Reputation: 445
I have a text file containing these characters, where my delimiter/separator is ##@##
:
Steve##@##Jobs##@##Apple Inc.##@##32421213
Bill##@##Gates##@##Microsoft Corp.##@##234213
Steve##@##Wozniak##@##Apple Inc.##@##12343
Tim##@##Cook##@##Apple Inc.##@##323345223
Now I want them to be sorted numerically & ascending by the third field. I read that it would be possible to use the bash command sort
, which unfortunately only supports a single character as delimiter.
Eventually the sorted file should exactly look like this one:
Steve##@##Wozniak##@##Apple Inc.##@##12343
Bill##@##Gates##@##Microsoft Corp.##@##234213
Steve##@##Jobs##@##Apple Inc.##@##32421213
Tim##@##Cook##@##Apple Inc.##@##323345223
Is there a fix for sort or can I do this using awk?
Upvotes: 0
Views: 400
Reputation: 7837
Because sort(1) accepts only a single-character delimiter, you want to convert your separator string into something sort recognizes, but is not a value that appears in your data. Your best choice is something that can't appear in the data: a non-printable character. A reasonable candidate is the ASCII field separator, octal 034. Then of course you have to restore your separator after sorting.
If you use bash, you have straightforward access to characters by octal value, else your shell may vary. Then sed makes it a snap:
$ s=$'\034'
$ sed "s/##@##/$s/g" dat | sort -t $s -k4 -n | sed "s/$s/##@##/g"

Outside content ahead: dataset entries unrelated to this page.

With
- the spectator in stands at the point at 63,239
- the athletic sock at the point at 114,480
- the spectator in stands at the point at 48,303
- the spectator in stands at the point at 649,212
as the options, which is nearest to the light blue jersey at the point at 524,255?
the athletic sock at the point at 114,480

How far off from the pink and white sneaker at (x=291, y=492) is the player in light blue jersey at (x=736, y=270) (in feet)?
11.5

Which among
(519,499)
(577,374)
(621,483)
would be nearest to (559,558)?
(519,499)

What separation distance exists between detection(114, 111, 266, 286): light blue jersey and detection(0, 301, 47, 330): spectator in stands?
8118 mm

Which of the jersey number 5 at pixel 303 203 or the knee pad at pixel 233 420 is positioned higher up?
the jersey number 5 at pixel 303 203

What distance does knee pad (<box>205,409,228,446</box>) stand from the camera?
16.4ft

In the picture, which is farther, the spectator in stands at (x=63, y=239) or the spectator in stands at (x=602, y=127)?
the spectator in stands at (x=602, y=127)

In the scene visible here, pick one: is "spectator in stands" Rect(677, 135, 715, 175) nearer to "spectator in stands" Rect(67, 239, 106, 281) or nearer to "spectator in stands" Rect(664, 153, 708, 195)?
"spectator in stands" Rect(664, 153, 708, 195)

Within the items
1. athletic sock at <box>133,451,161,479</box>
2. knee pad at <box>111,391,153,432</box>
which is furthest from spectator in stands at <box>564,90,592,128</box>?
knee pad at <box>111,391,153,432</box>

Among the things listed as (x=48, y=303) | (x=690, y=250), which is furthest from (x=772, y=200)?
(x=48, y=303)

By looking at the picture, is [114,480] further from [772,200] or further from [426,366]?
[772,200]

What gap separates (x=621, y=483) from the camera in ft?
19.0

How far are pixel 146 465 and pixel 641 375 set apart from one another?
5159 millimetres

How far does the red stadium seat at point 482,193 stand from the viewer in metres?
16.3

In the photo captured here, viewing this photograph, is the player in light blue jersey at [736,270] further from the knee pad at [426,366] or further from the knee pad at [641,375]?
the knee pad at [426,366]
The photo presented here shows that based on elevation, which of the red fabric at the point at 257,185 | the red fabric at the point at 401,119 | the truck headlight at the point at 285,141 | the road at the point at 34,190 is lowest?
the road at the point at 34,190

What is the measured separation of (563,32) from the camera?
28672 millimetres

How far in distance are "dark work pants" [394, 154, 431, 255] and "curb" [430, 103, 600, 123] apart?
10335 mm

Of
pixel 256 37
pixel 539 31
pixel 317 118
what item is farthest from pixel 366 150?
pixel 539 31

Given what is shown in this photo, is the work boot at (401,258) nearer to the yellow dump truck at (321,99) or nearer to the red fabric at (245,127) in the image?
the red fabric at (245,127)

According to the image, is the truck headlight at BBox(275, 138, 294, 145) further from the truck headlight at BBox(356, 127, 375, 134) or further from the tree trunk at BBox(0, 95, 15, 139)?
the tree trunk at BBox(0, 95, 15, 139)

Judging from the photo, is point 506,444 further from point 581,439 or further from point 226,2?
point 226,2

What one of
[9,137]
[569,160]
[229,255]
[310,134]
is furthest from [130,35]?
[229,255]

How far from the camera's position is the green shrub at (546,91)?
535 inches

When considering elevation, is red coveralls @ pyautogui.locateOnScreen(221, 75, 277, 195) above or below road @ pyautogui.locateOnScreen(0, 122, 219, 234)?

Steve##@##Wozniak##@##Apple Inc.##@##12343
Bill##@##Gates##@##Microsoft Corp.##@##234213
Steve##@##Jobs##@##Apple Inc.##@##32421213
Tim##@##Cook##@##Apple Inc.##@##323345223
Upvotes: 0
Reputation: 23667
Solution using perl
, no need of other commands
$ cat ip.txt
Steve##@##Jobs##@##Apple Inc.##@##32421213
Bill##@##Gates##@##Microsoft Corp.##@##234213
abc##@##xyz##@##123 Corp.##@##234213
Steve##@##Wozniak##@##Apple Inc.##@##12343
Tim##@##Cook##@##Apple Inc.##@##323345223
$ perl -ne '($k)=/(\d+)$/; $h{$k} .= $_; END{foreach (sort {$a <=> $b} keys %h){print $h{$_}}}' ip.txt
Steve##@##Wozniak##@##Apple Inc.##@##12343
Bill##@##Gates##@##Microsoft Corp.##@##234213
abc##@##xyz##@##123 Corp.##@##234213
Steve##@##Jobs##@##Apple Inc.##@##32421213
Tim##@##Cook##@##Apple Inc.##@##323345223
Upvotes: 0
Reputation: 23850
Here's a (hackish) idea. Use awk
to add the numeric field to the beginning of each line, so that we can sort it with sort
and then use sed
to get rid of the stuff that we added in the first step. Something like that:
awk -vFS='##@##' '{print $4 "|" $0}' input | sort -n | sed -e 's/^[^|]*|//'
Upvotes: 2